= Ron Gillyard =

Ron Gillyard is a record executive with nearly 20 years experience in the entertainment industry. He is a Grammy Award winner.

==Start in music==
Gillyard started in the music business as an intern at Columbia Records. He has been employed by Clive Davis, Chief Creative Officer of Sony Music Entertainment Worldwide; Jimmy Iovine, chairman of Interscope-Geffen-A&M; Irving Azoff, chairman of Live Nation Entertainment; and Sean "Diddy" Combs, owner of Bad Boy Entertainment Worldwide (which includes the Sean John clothing line).
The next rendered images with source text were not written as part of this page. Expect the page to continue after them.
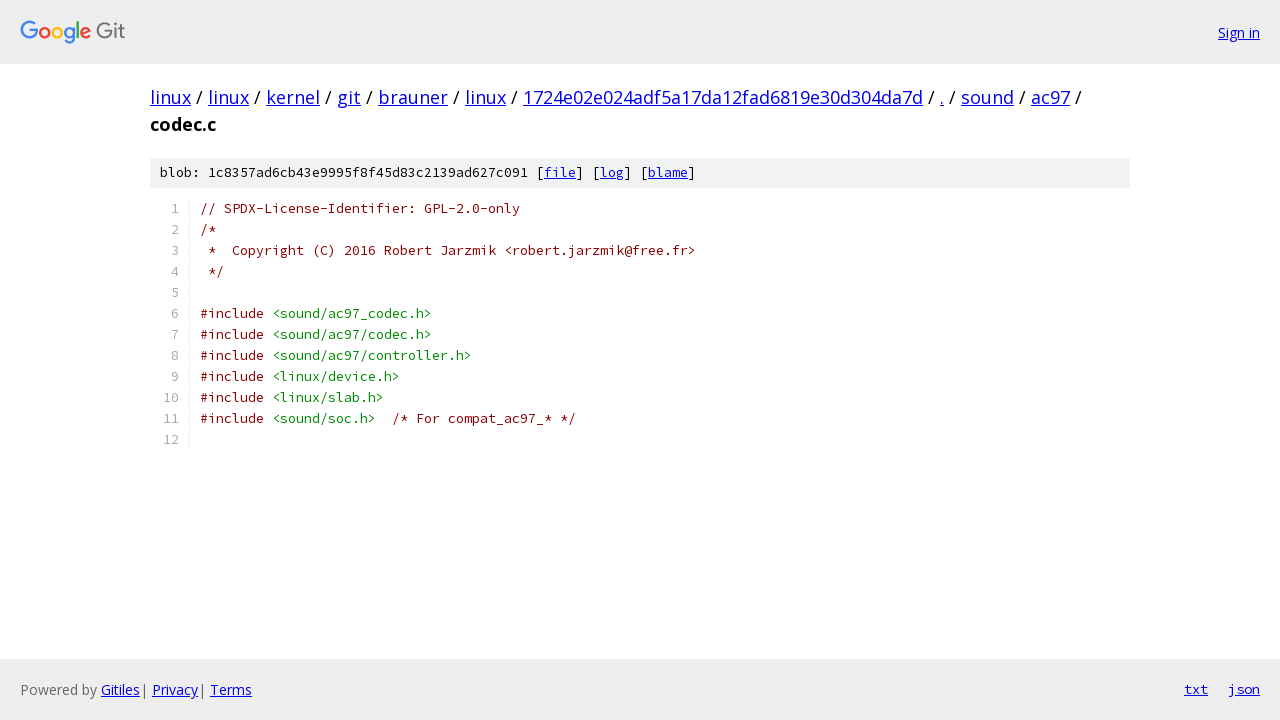

--- FILE ---
content_type: text/html; charset=utf-8
request_url: https://linux.googlesource.com/linux/kernel/git/brauner/linux/+/1724e02e024adf5a17da12fad6819e30d304da7d/sound/ac97/codec.c?autodive=0%2F%2F
body_size: 1195
content:
<!DOCTYPE html><html lang="en"><head><meta charset="utf-8"><meta name="viewport" content="width=device-width, initial-scale=1"><title>sound/ac97/codec.c - linux/kernel/git/brauner/linux - Git at Google</title><link rel="stylesheet" type="text/css" href="/+static/base.css"><link rel="stylesheet" type="text/css" href="/+static/prettify/prettify.css"><!-- default customHeadTagPart --></head><body class="Site"><header class="Site-header"><div class="Header"><a class="Header-image" href="/"><img src="//www.gstatic.com/images/branding/lockups/2x/lockup_git_color_108x24dp.png" width="108" height="24" alt="Google Git"></a><div class="Header-menu"> <a class="Header-menuItem" href="https://accounts.google.com/AccountChooser?faa=1&amp;continue=https://linux.googlesource.com/login/linux/kernel/git/brauner/linux/%2B/1724e02e024adf5a17da12fad6819e30d304da7d/sound/ac97/codec.c?autodive%3D0%252F%252F">Sign in</a> </div></div></header><div class="Site-content"><div class="Container "><div class="Breadcrumbs"><a class="Breadcrumbs-crumb" href="/?format=HTML">linux</a> / <a class="Breadcrumbs-crumb" href="/linux/">linux</a> / <a class="Breadcrumbs-crumb" href="/linux/kernel/">kernel</a> / <a class="Breadcrumbs-crumb" href="/linux/kernel/git/">git</a> / <a class="Breadcrumbs-crumb" href="/linux/kernel/git/brauner/">brauner</a> / <a class="Breadcrumbs-crumb" href="/linux/kernel/git/brauner/linux/">linux</a> / <a class="Breadcrumbs-crumb" href="/linux/kernel/git/brauner/linux/+/1724e02e024adf5a17da12fad6819e30d304da7d">1724e02e024adf5a17da12fad6819e30d304da7d</a> / <a class="Breadcrumbs-crumb" href="/linux/kernel/git/brauner/linux/+/1724e02e024adf5a17da12fad6819e30d304da7d/?autodive=0%2F%2F">.</a> / <a class="Breadcrumbs-crumb" href="/linux/kernel/git/brauner/linux/+/1724e02e024adf5a17da12fad6819e30d304da7d/sound?autodive=0%2F%2F">sound</a> / <a class="Breadcrumbs-crumb" href="/linux/kernel/git/brauner/linux/+/1724e02e024adf5a17da12fad6819e30d304da7d/sound/ac97?autodive=0%2F%2F">ac97</a> / <span class="Breadcrumbs-crumb">codec.c</span></div><div class="u-sha1 u-monospace BlobSha1">blob: 1c8357ad6cb43e9995f8f45d83c2139ad627c091 [<a href="/linux/kernel/git/brauner/linux/+/1724e02e024adf5a17da12fad6819e30d304da7d/sound/ac97/codec.c?autodive=0%2F%2F">file</a>] [<a href="/linux/kernel/git/brauner/linux/+log/1724e02e024adf5a17da12fad6819e30d304da7d/sound/ac97/codec.c">log</a>] [<a href="/linux/kernel/git/brauner/linux/+blame/1724e02e024adf5a17da12fad6819e30d304da7d/sound/ac97/codec.c">blame</a>]</div><table class="FileContents"><tr class="u-pre u-monospace FileContents-line"><td class="u-lineNum u-noSelect FileContents-lineNum" data-line-number="1"></td><td class="FileContents-lineContents" id="1"><span class="com">// SPDX-License-Identifier: GPL-2.0-only</span></td></tr><tr class="u-pre u-monospace FileContents-line"><td class="u-lineNum u-noSelect FileContents-lineNum" data-line-number="2"></td><td class="FileContents-lineContents" id="2"><span class="com">/*</span></td></tr><tr class="u-pre u-monospace FileContents-line"><td class="u-lineNum u-noSelect FileContents-lineNum" data-line-number="3"></td><td class="FileContents-lineContents" id="3"><span class="com"> *  Copyright (C) 2016 Robert Jarzmik &lt;robert.jarzmik@free.fr&gt;</span></td></tr><tr class="u-pre u-monospace FileContents-line"><td class="u-lineNum u-noSelect FileContents-lineNum" data-line-number="4"></td><td class="FileContents-lineContents" id="4"><span class="com"> */</span></td></tr><tr class="u-pre u-monospace FileContents-line"><td class="u-lineNum u-noSelect FileContents-lineNum" data-line-number="5"></td><td class="FileContents-lineContents" id="5"></td></tr><tr class="u-pre u-monospace FileContents-line"><td class="u-lineNum u-noSelect FileContents-lineNum" data-line-number="6"></td><td class="FileContents-lineContents" id="6"><span class="com">#include</span><span class="pln"> </span><span class="str">&lt;sound/ac97_codec.h&gt;</span></td></tr><tr class="u-pre u-monospace FileContents-line"><td class="u-lineNum u-noSelect FileContents-lineNum" data-line-number="7"></td><td class="FileContents-lineContents" id="7"><span class="com">#include</span><span class="pln"> </span><span class="str">&lt;sound/ac97/codec.h&gt;</span></td></tr><tr class="u-pre u-monospace FileContents-line"><td class="u-lineNum u-noSelect FileContents-lineNum" data-line-number="8"></td><td class="FileContents-lineContents" id="8"><span class="com">#include</span><span class="pln"> </span><span class="str">&lt;sound/ac97/controller.h&gt;</span></td></tr><tr class="u-pre u-monospace FileContents-line"><td class="u-lineNum u-noSelect FileContents-lineNum" data-line-number="9"></td><td class="FileContents-lineContents" id="9"><span class="com">#include</span><span class="pln"> </span><span class="str">&lt;linux/device.h&gt;</span></td></tr><tr class="u-pre u-monospace FileContents-line"><td class="u-lineNum u-noSelect FileContents-lineNum" data-line-number="10"></td><td class="FileContents-lineContents" id="10"><span class="com">#include</span><span class="pln"> </span><span class="str">&lt;linux/slab.h&gt;</span></td></tr><tr class="u-pre u-monospace FileContents-line"><td class="u-lineNum u-noSelect FileContents-lineNum" data-line-number="11"></td><td class="FileContents-lineContents" id="11"><span class="com">#include</span><span class="pln"> </span><span class="str">&lt;sound/soc.h&gt;</span><span class="pln">	</span><span class="com">/* For compat_ac97_* */</span></td></tr><tr class="u-pre u-monospace FileContents-line"><td class="u-lineNum u-noSelect FileContents-lineNum" data-line-number="12"></td><td class="FileContents-lineContents" id="12"></td></tr></table><script nonce="N4g2d9P8JRwgPtPmYot94w">for (let lineNumEl of document.querySelectorAll('td.u-lineNum')) {lineNumEl.onclick = () => {window.location.hash = `#${lineNumEl.getAttribute('data-line-number')}`;};}</script></div> <!-- Container --></div> <!-- Site-content --><footer class="Site-footer"><div class="Footer"><span class="Footer-poweredBy">Powered by <a href="https://gerrit.googlesource.com/gitiles/">Gitiles</a>| <a href="https://policies.google.com/privacy">Privacy</a>| <a href="https://policies.google.com/terms">Terms</a></span><span class="Footer-formats"><a class="u-monospace Footer-formatsItem" href="?format=TEXT">txt</a> <a class="u-monospace Footer-formatsItem" href="?format=JSON">json</a></span></div></footer></body></html>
Some artists with whom he has worked include Stevie Wonder, Boyz II Men, Luther Vandross, BeBe & CeCe Winans, Alicia Keys, India.Arie, Mary J. Blige, Sean Diddy Combs, Will Smith, 50 Cent and Eminem. In 2011 Gillyard was awarded his first Grammy award for his work as producer of Bebe & Cece Winans’ album "Still" (Best Contemporary R&B Gospel Album).

==Career==
Gillyard serves as the Chief Growth Officer of Quantasy, an award-winning full-service digital media agency specializing in social media, where is also Partner. Quantasy delivers premium interactive and social content for clients in the tech, automotive, entertainment, not-for-profit and financial sectors. Named by Inc. Magazine as one of America’s fastest growing private companies in 2019, Quantasy serves its clients by positioning them to embrace and utilize emerging digital, social, and communication tools to build and enhance their brands.

==Theater life==
Most recently, Gillyard has had the pleasure of producing the musical, BORN FOR THIS, created by his former client, Bebe Winans, and playwright Charles Randolph-Wright. BORN FOR THIS has run in Washington, DC, Atlanta, GA, Los Angeles, CA, and Boston, MA. Gillyard produced the runs in LA and Boston and has positioned the show for a run on Broadway.

==Personal life==
Born and raised in Miami, Florida, Gillyard graduated from Howard University with a degree in Finance. He is married with three children and resides in Los Angeles.